__Work to be completed__. In the patch reply about hotplugging CPUs during reboot, what does the author say should be used instead of the IS_ENABLED check for CONFIG_HOTPLUG_CPU?

__Provided passage__.

________________________________________

Re: [PATCH RFC] reboot: hotplug cpus in migrate_to_reboot_cpu()

From: Hsin-Yi Wang
Date: Thu Oct 03 2019 - 00:50:57 EST


On Wed, Oct 2, 2019 at 7:41 PM Hsin-Yi Wang <hsinyi@xxxxxxxxxxxx> wrote:
>
> Currently system reboots use arch specific codes (eg. smp_send_stop) to
> offline non reboot cpus. Some arch like arm64, arm, and x86... set offline
> masks to cpu without really offlining them. Thus it causes some race
> condition and kernel warning comes out sometimes when system reboots. We
> can do cpu hotplug in migrate_to_reboot_cpu() to avoid this issue.
>
> Signed-off-by: Hsin-Yi Wang <hsinyi@xxxxxxxxxxxx>
> ---
> kernel warnings at reboot:
> [1] https://lore.kernel.org/lkml/20190820100843.3028-1-hsinyi@xxxxxxxxxxxx/
> [2] https://lore.kernel.org/lkml/20190727164450.GA11726@xxxxxxxxxxxx/
> ---
> kernel/cpu.c | 35 +++++++++++++++++++++++++++++++++++
> kernel/reboot.c | 18 ------------------
> 2 files changed, 35 insertions(+), 18 deletions(-)
>
> diff --git a/kernel/cpu.c b/kernel/cpu.c
> index fc28e17940e0..2f4d51fe91e3 100644
> --- a/kernel/cpu.c
> +++ b/kernel/cpu.c
> @@ -31,6 +31,7 @@
> #include <linux/relay.h>
> #include <linux/slab.h>
> #include <linux/percpu-rwsem.h>
> +#include <linux/reboot.h>
>
> #include <trace/events/power.h>
> #define CREATE_TRACE_POINTS
> @@ -1366,6 +1367,40 @@ int __boot_cpu_id;
>
> #endif /* CONFIG_SMP */
>
> +void migrate_to_reboot_cpu(void)
> +{
> + /* The boot cpu is always logical cpu 0 */
> + int cpu = reboot_cpu;
> +
> + /* Make certain the cpu I'm about to reboot on is online */
> + if (!cpu_online(cpu))
> + cpu = cpumask_first(cpu_online_mask);
> +
> + /* Prevent races with other tasks migrating this task */
> + current->flags |= PF_NO_SETAFFINITY;
> +
> + /* Make certain I only run on the appropriate processor */
> + set_cpus_allowed_ptr(current, cpumask_of(cpu));
> +
> + /* Hotplug other cpus if possible */
> + if (IS_ENABLED(CONFIG_HOTPLUG_CPU)) {

Should use #ifdef CONFIG_HOTPLUG_CPU here. Will fix in the next
version if this patch is reasonable.
(Reported-by: kbuild test robot <lkp@xxxxxxxxx>)

________________________________________

__Dataset entries__.
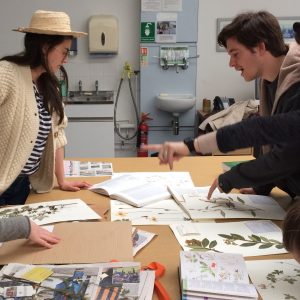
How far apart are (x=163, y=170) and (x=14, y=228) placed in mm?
922

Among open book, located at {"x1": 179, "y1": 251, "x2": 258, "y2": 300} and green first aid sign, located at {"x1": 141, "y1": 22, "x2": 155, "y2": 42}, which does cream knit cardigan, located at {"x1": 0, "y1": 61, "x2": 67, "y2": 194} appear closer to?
open book, located at {"x1": 179, "y1": 251, "x2": 258, "y2": 300}

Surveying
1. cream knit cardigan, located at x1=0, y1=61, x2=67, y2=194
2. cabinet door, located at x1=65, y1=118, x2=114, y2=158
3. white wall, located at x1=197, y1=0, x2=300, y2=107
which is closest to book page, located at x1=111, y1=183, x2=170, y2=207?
cream knit cardigan, located at x1=0, y1=61, x2=67, y2=194

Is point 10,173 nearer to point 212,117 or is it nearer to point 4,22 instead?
point 212,117

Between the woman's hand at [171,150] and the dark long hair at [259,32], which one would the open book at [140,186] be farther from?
the dark long hair at [259,32]

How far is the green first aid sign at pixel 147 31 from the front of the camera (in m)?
4.14

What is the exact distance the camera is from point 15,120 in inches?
59.4

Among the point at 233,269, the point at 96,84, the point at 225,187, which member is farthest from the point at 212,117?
the point at 233,269

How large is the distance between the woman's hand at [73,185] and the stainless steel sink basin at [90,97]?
2246 millimetres

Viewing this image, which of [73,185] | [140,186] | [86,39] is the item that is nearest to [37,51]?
[73,185]

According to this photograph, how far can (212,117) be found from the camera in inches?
150

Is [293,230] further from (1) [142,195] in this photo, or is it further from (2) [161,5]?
(2) [161,5]

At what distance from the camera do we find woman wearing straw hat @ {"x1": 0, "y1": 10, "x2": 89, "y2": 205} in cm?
151

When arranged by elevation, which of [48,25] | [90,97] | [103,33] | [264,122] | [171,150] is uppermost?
[103,33]

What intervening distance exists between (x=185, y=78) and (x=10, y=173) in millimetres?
3045
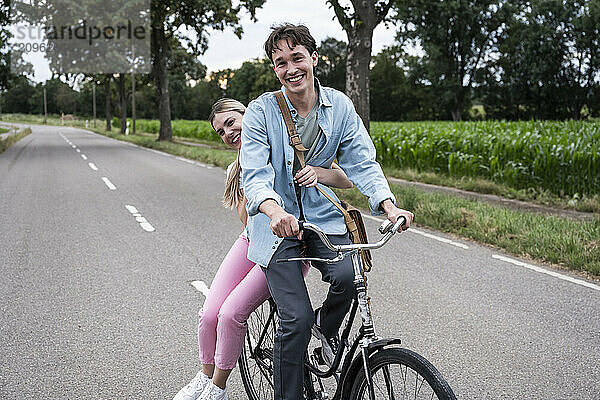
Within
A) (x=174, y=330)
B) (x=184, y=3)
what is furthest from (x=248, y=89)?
(x=174, y=330)

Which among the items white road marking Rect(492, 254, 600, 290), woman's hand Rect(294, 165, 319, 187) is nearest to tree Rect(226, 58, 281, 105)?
white road marking Rect(492, 254, 600, 290)

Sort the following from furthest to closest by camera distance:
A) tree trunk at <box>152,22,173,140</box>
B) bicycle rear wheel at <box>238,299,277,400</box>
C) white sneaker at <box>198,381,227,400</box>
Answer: tree trunk at <box>152,22,173,140</box> → bicycle rear wheel at <box>238,299,277,400</box> → white sneaker at <box>198,381,227,400</box>

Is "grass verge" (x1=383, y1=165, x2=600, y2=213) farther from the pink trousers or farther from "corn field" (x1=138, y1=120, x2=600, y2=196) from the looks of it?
the pink trousers

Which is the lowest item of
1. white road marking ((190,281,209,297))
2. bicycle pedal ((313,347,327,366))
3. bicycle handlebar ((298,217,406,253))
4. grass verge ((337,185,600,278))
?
white road marking ((190,281,209,297))

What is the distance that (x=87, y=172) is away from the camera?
17.6 meters

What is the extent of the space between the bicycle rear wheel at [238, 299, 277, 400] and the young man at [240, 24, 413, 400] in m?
0.49

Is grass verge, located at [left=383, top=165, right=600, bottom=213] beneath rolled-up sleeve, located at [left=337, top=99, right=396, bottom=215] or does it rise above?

________________________________________

__The reply__. #ifdef CONFIG_HOTPLUG_CPU